Yokoi Sōichi, por otro lado, hizo explícita su incomodidad desde que volvió a Japón. No podía ser de otra forma: imagine vivir casi 30 años en un territorio ajeno, sin compañía, y a su regreso encontrarse con que su país está en camino de consolidarse como una potencia industrializada y estar rodeado de reporteros y fotógrafos. Yokoi, poco a poco, se acostumbró a su nueva vida. Se casó meses después de su llegada y se dedicó al cultivo orgánico de verduras.

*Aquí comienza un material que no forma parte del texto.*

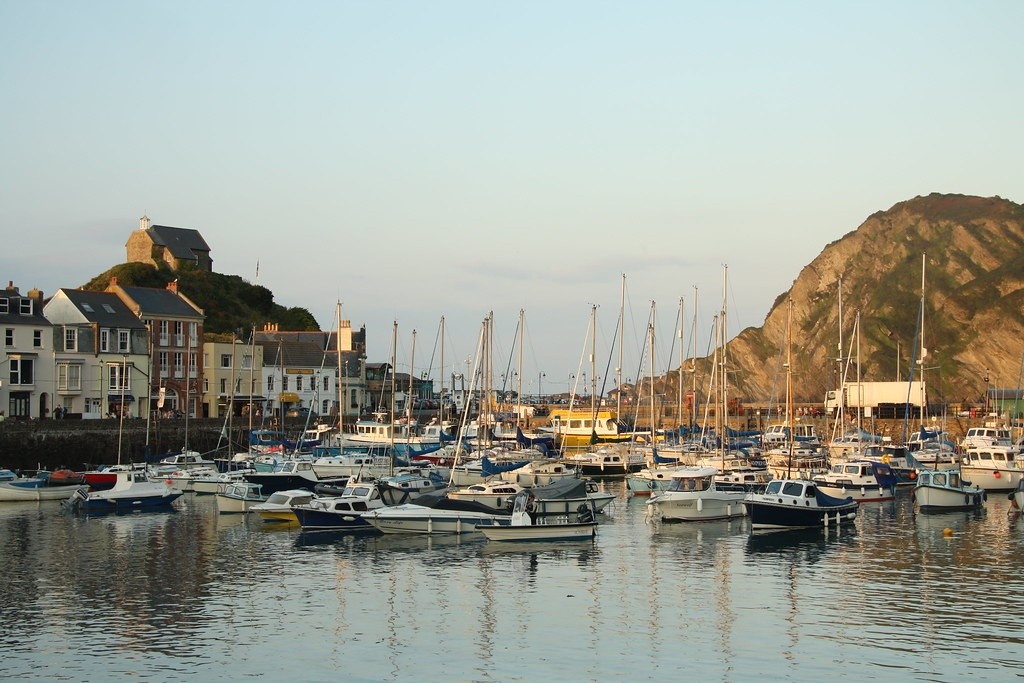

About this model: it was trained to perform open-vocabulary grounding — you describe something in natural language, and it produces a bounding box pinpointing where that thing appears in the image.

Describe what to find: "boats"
[0,251,1024,542]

Para Nakamura Teruo, sin embargo, lo que hubo tras su captura fue una gran incertidumbre. Al principio fue difícil incluso determinar quién era —pues ni nació en Japón ni se llamaba así—. El exsoldado expresó su deseo de ser repatriado a Japón, pero resultó ser que, al no haber estado jamás en dicho país, no le podían reconocer tal derecho.

___________________________

  1. Hojas de papel cuyo tamaño aproximado es de media cuartilla, utilizadas principalmente para publicidad y propaganda.
  2. General del Ejército Imperial Japonés, conocido como «El tigre de Malasia» y famoso por la leyenda de un supuesto tesoro que ordenó enterrar en Filipinas.
  3. Una isla del océano Pacífico que forma parte de los territorios no incorporados de los EE.UU.
  4. Órgano máximo de poder del Estado de Japón.
Baruc Mayen Arroyo jamás ha visitado Japón, pero una de las cosas por las cuales quisiera hacerlo es por la gastronomía de dicha nación. Además, le intriga en demasía el código no escrito de conducta de aquella sociedad, así como los valores que la rigen.